# Do cats miss their owners when they go on vacation?



## Krista2882 (Jan 26, 2012)

I'm leaving for a week and I'm going to miss my cat, but I'm afraid that he will think I abandoned him. I went away once before but it was only for 4 days. this time it will be 6 days and my friend is house-sitting. So will he see her and think I'm not coming back? Or do cats not even think that way? This is making me sad.


Sent from Petguide.com Free App


----------



## cat owner again (Dec 14, 2012)

I had a house sitter for 3 nights and it seemed to go well. When I returned my cats seemed the same. They are a little jittery anyway but all back to normal within a 24 hour period. I think it must help to have someone stay at the house. Have your friend send you photos while you are away and it helps our missing them.


----------



## tezster (Jun 4, 2013)

Yes and No... I just posted on the cat-boarding vs. pet-sitting thread.

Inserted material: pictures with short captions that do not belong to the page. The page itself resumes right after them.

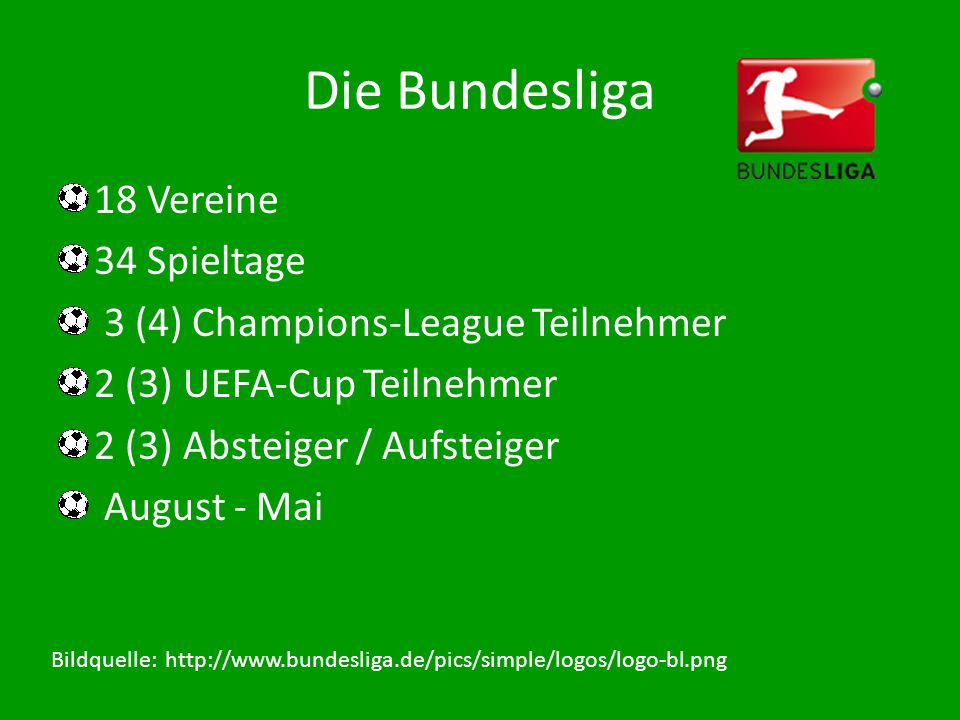 Die Bundesliga 18 Vereine 34 Spieltage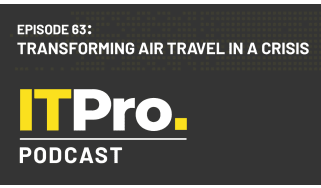 The IT Pro Podcast: Transforming air travel in a crisis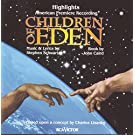Children Of Eden Highlights: American Premier Recording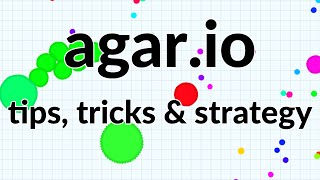 agar.io Tips, Tricks & Strategy.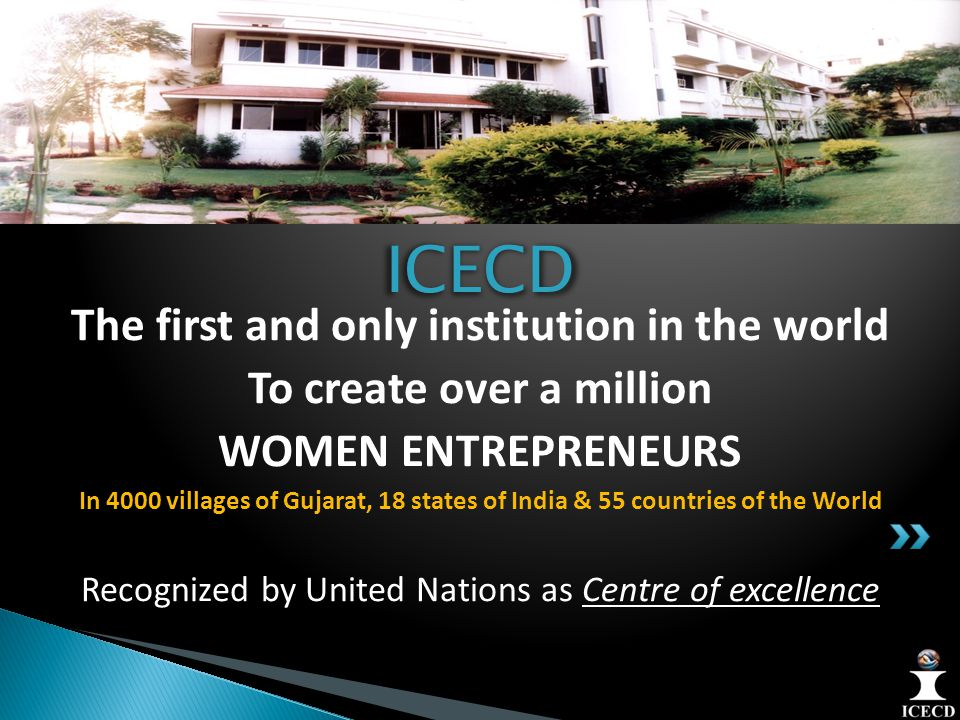 The first and only institution in the world To create over a million WOMEN ENTREPRENEURS In 4000 villages of Gujarat, 18 states of India & 55 countries of the World Recognized by United Nations as Centre of excellenceICECD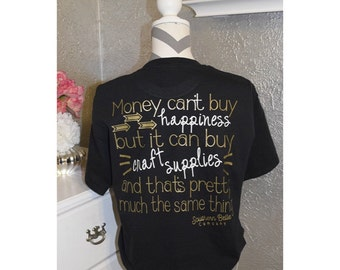 SALE Money Can't Buy Happiness But It Can Buy Craft Supplies Comfort Colors Tee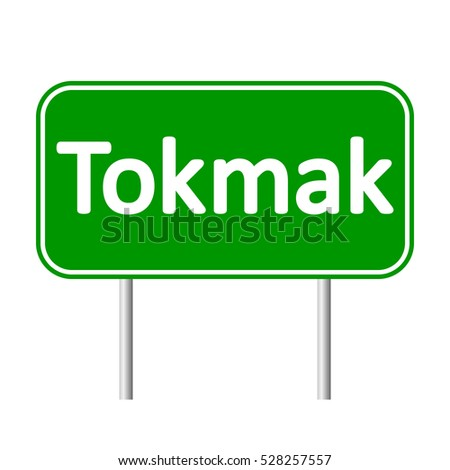 Tokmak road sign isolated on white background. Stok fotoğraf ©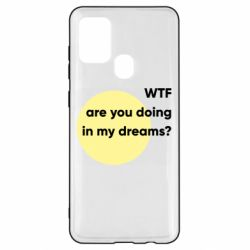 Чехол для Samsung A21s Wtf are you doing in my dreams?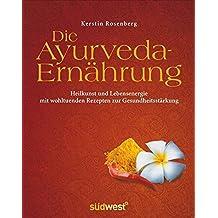 Die Ayurveda-Ernährung: Heilkunst und Lebensenergie mit wohltuenden Rezepten zur Gesundheitsstärkung
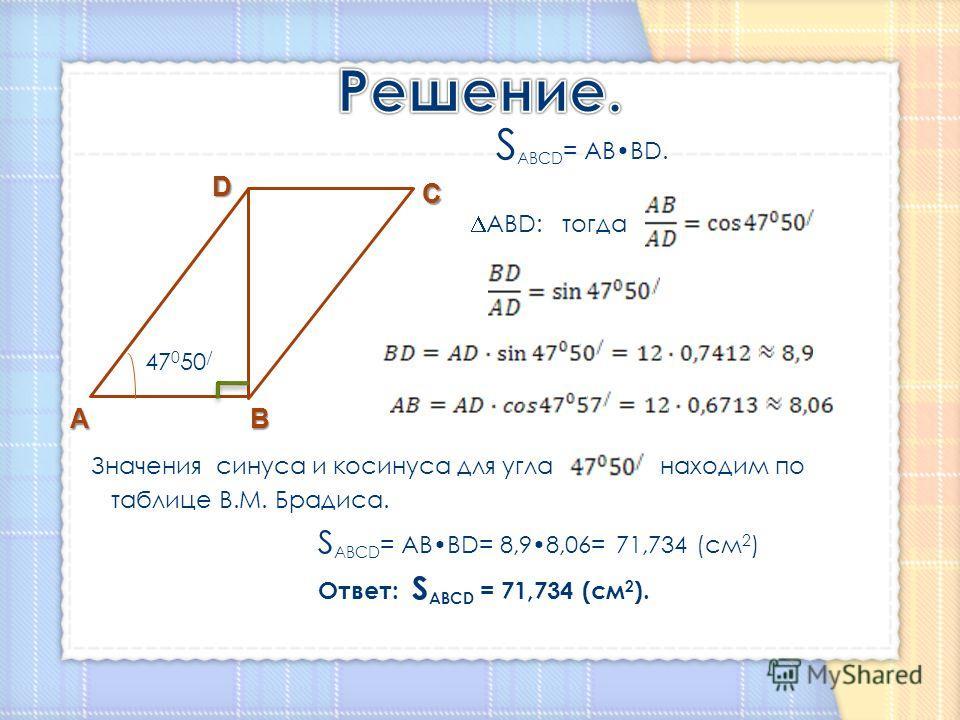 S ABCD = ABBD. ABD: тогда 47 0 50 / Значения синуса и косинуса для угла находим по таблице В.М. Брадиса. S ABCD = ABBD= 8,98,06= 71,734 (см 2 ) Ответ: S ABCD = 71,734 (см 2 ). АВ С D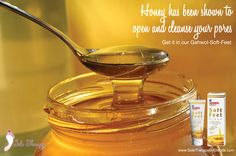 Honey has been shown to open your pores better. Get it in our Soft Feet cream.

Very long story short: My cat Newt was perfectly fine. Newton, however, hid for a day and a half. An exasperating experience for both myself and the pet-sitter when she couldn't find him.

Both cats were extra snuggly and purry when I came home.


----------



## CatMonkeys (Sep 27, 2012)

I went away for a week at the beginning of the summer, and the longest I had left my cats before that was just overnight. I had someone come by to feed the cats twice a day, and they were home alone otherwise. They seemed happy to see me when I came home and did not seem distressed or anything- just glad to see me. I spent the week missing them and worrying, but I don't know if they experienced any difference in me being away for the week vs. being at work for the day. Try not to worry too much and enjoy your vacation  And definitely have your friend send you picture updates- that helps a lot!


----------



## 10cats2dogs (Jun 16, 2013)

Krista, if your cat knows your friend, there shouldn't be any problems! 
His tail might be in a knot a little, when you first return! He'll forgive you!
Just make sure your friend follows the same schedule as you do, when you're at home, the sameness of the routine is reassuring, eating, playing, etc.
And enjoy your vacation!


----------



## JungliBillis (Mar 20, 2013)

I was gone for 2 weeks. They seemed like they were happy to see me (sort of), but they were not exactly ecstatic...which I took as a sign that the cat sitters did a very good job.


----------



## dt8thd (Jan 7, 2013)

Honestly, I find that it really depends on the cat. Some cats, like Dante, are extra affectionate and cuddly when you arrive home after an extended stay away. Others, like Cosette--who's a melodramatic little princess--will snub you for a day or two when you arrive home, just to let you know that they're displeased with you. You shouldn't be afraid to leave for a week though, so long as you've made the appropriate arrangements for your cat. Having your petsitter stick as close to your regular daily routine as possible in terms of feeding times, playtime, etc. will help to minimize any anxiety your kitty does feel about your extended absence.


----------



## wallycat (Nov 10, 2012)

Cats WILL miss you, but they will get over it. We had a neighbor friend sit with them, feed them. The basic thing that changed was DH and I being gone.
The DAY my girl cat heard my voice, she cried looking for me.
I sat on the edge of the bed and she literally jumped so hard on my chest, she pushed me back and moved in to give me a huge love-bite on my neck. Oddest thing.
The boys missed us, but did not react the same way.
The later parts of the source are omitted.